サルディア辺境伯官邸の先任侍女。貴賓宿泊施設や応接室、近衛隊の待機室などを管理し、官邸の至る所を歩き回るため、近衛隊とも頻繁に顔を合わせる。波打つ金髪に青い瞳。さっぱりとしていて楽天的、お調子者で快活な性格。非常に豊かな体つきで、この体に落ちない男はいないという主義。理想のタイプを見かけると非常に積極的に突進する。理想のタイプは背が高く、強く、能力があって責任感のある男。プライドは高いが義理堅い面もある。
近衛隊第2分隊長。短い茶髪、長身、角ばった顎。アムを面白い愛妻家の同僚だと思っており、気兼ねなく接している。さっぱりとした性格で話好き。
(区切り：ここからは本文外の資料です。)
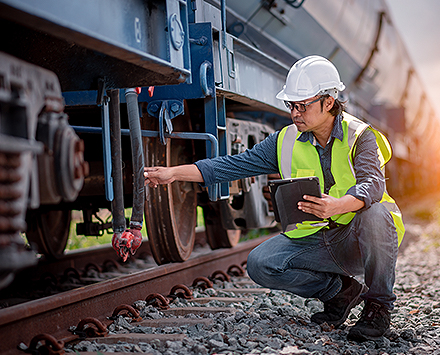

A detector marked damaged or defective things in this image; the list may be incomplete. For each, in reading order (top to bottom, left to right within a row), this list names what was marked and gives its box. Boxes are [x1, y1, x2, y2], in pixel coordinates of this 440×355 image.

rusty rail surface [0, 235, 270, 354]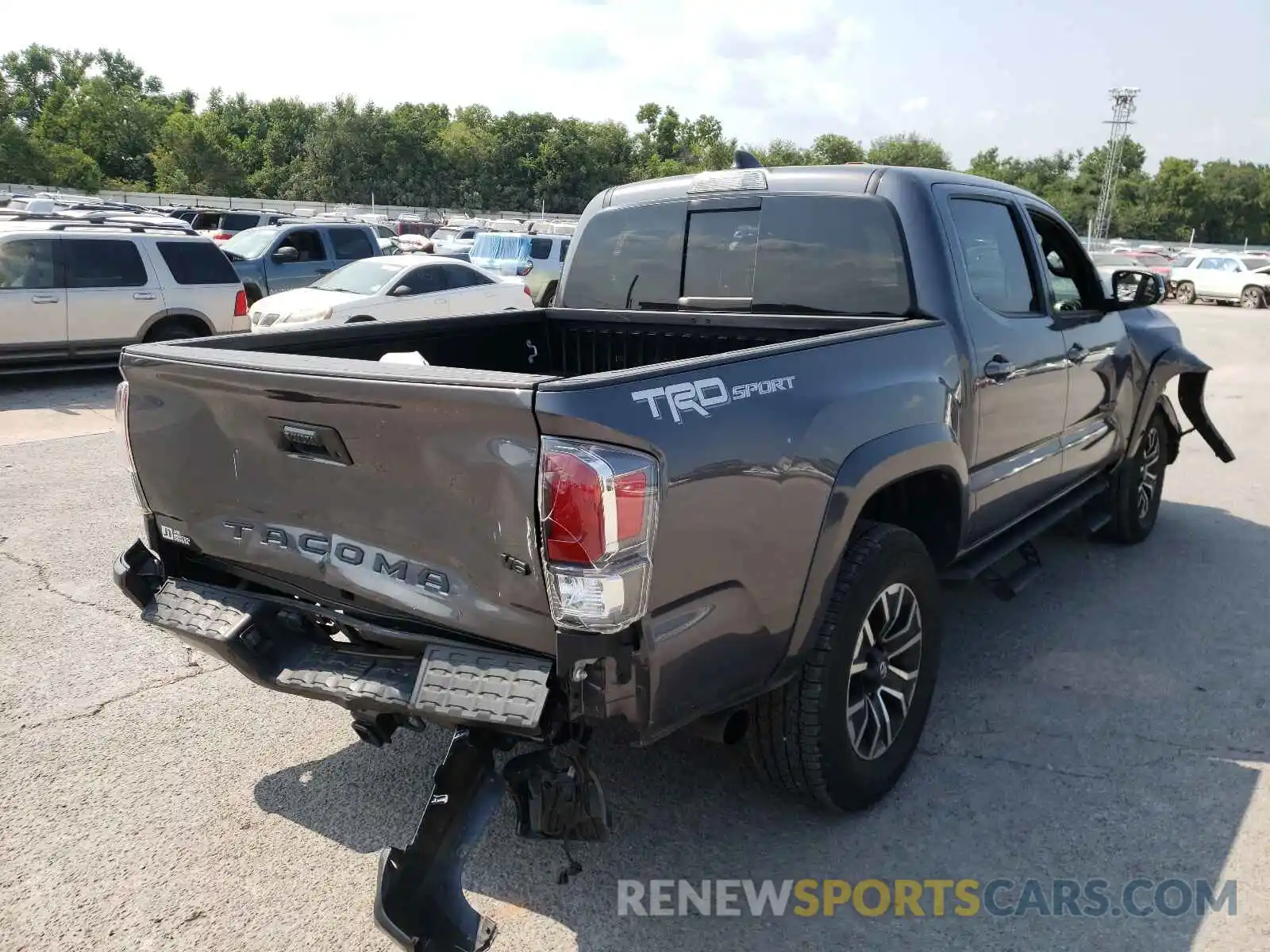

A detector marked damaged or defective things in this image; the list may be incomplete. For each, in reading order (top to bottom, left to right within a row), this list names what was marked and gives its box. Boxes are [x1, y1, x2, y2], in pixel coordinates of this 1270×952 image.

damaged rear bumper [113, 538, 556, 736]
cracked pavement [0, 309, 1264, 949]
damaged undercarriage part [371, 726, 614, 949]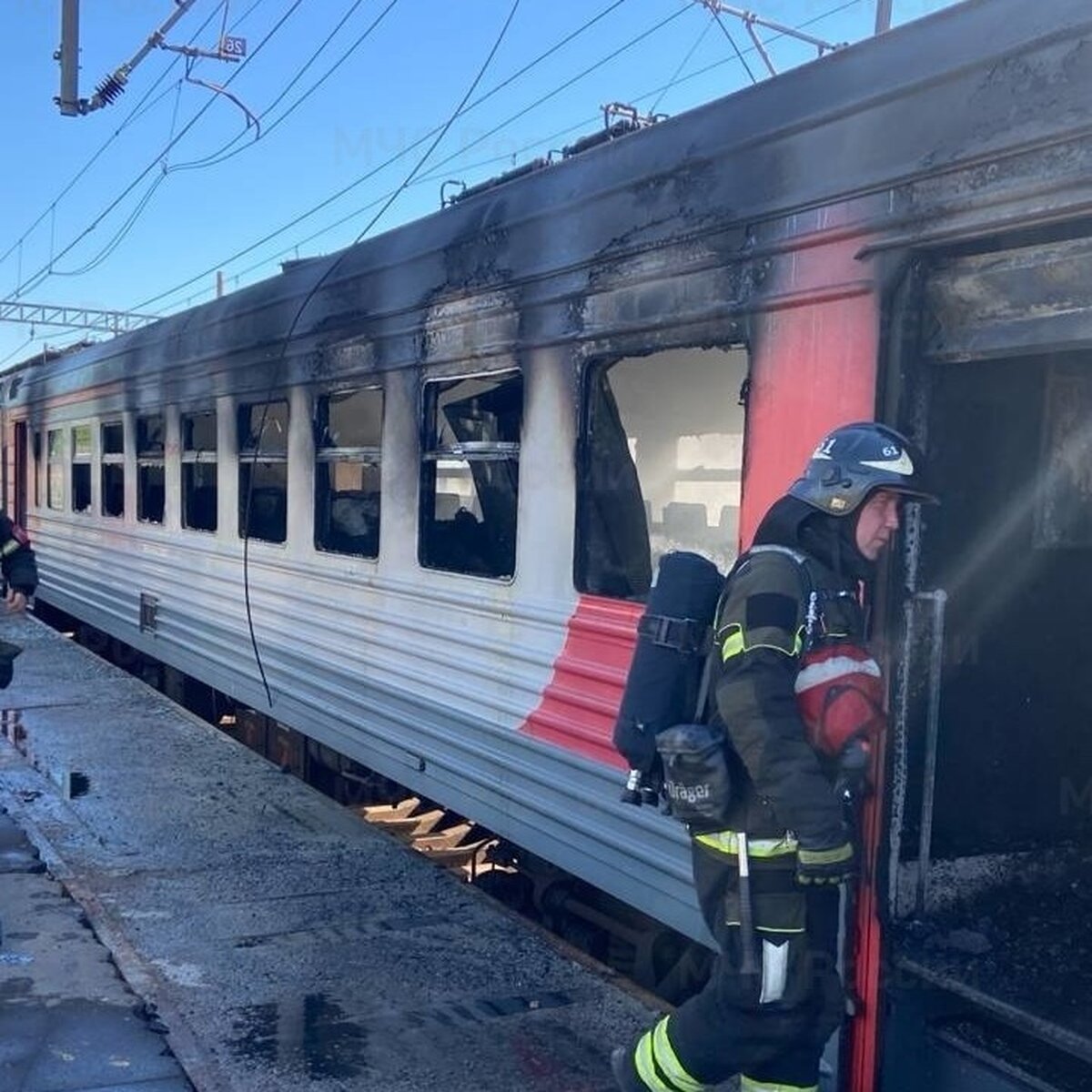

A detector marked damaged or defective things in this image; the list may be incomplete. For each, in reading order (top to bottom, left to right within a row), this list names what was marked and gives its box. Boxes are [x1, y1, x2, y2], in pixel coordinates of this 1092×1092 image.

秋の霧は城壁の下の堀を伝ってゆっくりと流れ、都市を包み込んだ。夜が明ける前、灰色の城壁の上では、見張りの兵士たちの槍の先がかすかな日光を受けて静かに輝いていた。鐘の音が響くと、商人たちは一人、また一人と店の扉を開け、騎士たちは厩舎から馬を引き出した。高い城壁の中は安全だったが、その向こうの森は古くから人足が途絶えた場所だった。
人々はその森を「魔女の森」と呼んだ。
夜になると青い光が漂うとか、人の声を真似る魔物が住んでいるという噂も絶えなかった。そして森の最も深い場所には、誰もが容易に口にしない名前が一つあった。
魔女。
薬草を扱い病を治し、時には呪いをかけると知られている女。彼女を見た者はほとんどいなかったが、不思議なことに、死病にかかった者が最後の希望を抱いて森に入り、生きて戻ってきたという話は長く語り継がれていた。
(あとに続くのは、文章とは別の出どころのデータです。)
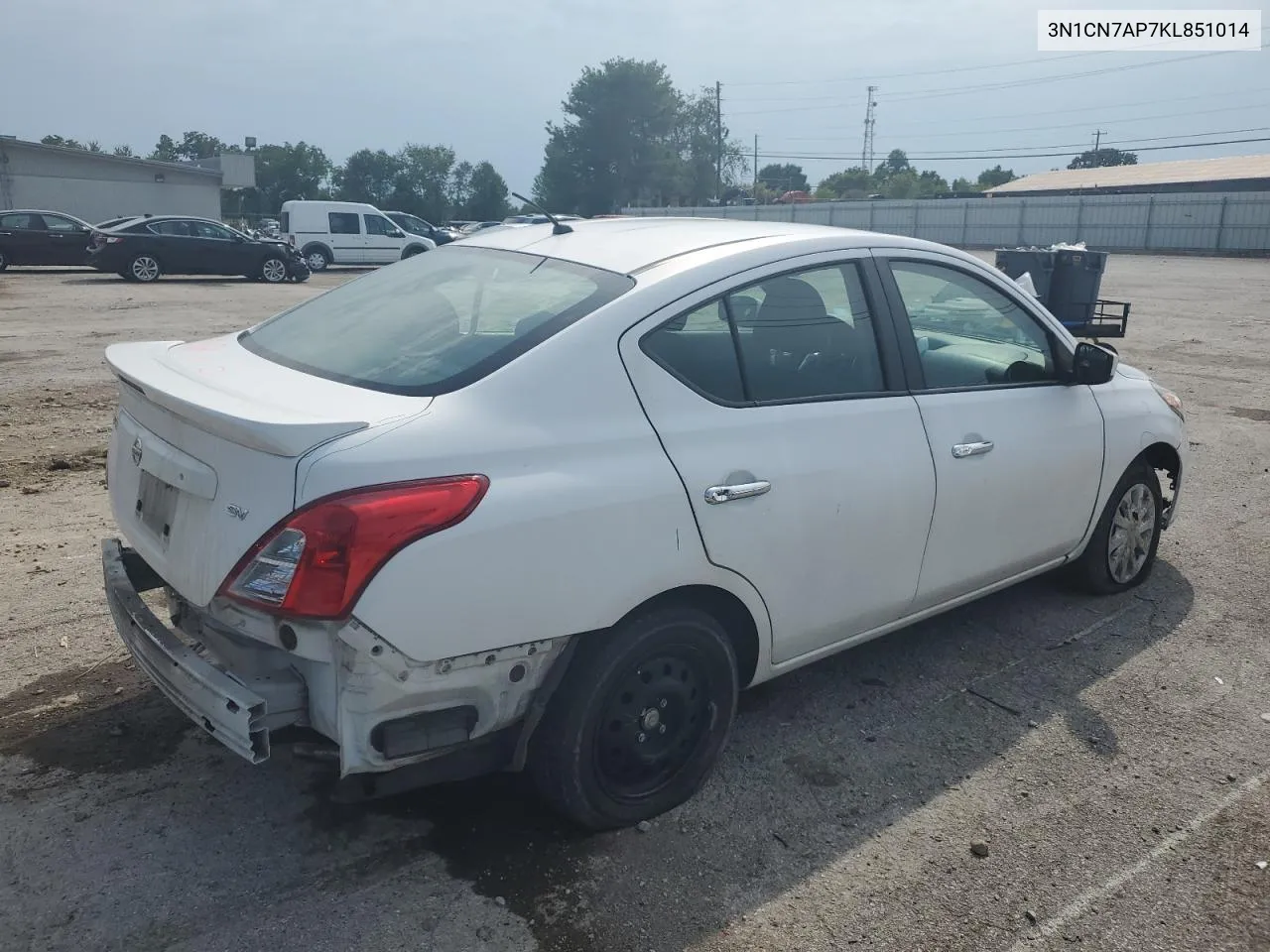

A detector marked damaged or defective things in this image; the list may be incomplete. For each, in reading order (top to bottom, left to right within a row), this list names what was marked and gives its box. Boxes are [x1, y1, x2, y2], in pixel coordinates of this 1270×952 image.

damaged rear bumper [103, 540, 270, 767]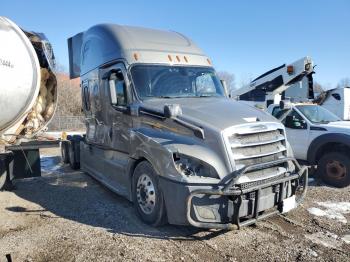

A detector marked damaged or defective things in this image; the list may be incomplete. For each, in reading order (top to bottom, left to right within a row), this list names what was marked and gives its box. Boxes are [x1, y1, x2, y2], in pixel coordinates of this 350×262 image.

damaged front end [187, 158, 308, 229]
だから都市の人々は彼女を恐れながらも、必要な時だけ頼った。 ただ一人を除いて。
都市守備騎士団長、アム。
30歳を過ぎたばかりの彼は、剣術と知略で名を馳せた騎士であり、誰よりも誠実で誰よりも冷徹だという評を受けていた。城門の巡回も、兵士たちの訓練も、領主の護衛も、ただの一度も疎かにしたことはなかった。
そんな彼がおかしくなったのは、一ヶ月前からだった。
「森の北側で狼が見られたという報告があるな」
「今日も直接確認されますか、団長?」
アムは何食わぬ顔でマントを羽織った。
「市民の安全が優先だ」
部下たちは頷いたが、心の中では訝しんでいた。狼もいなければ、山賊もいなかった。それなのに団長は三日に一度のペースで森へ向かった。戻ってくる時には薬草の袋を一つ持っていたり、普段はしない野の花の香りがマントに微かに染み付いていたりした。
誰も知らなかった。
彼が確認しに行っているのは、狼の痕跡でも、森の危険でもないということを。
森の最も深い場所、蔦に半分隠れた小さな小屋。
そこには都市の人々が恐れる魔女が住んでいた。
そして都市最高の騎士は、世界の誰にも言えないまま、その小さな魔女に会いに行っていた。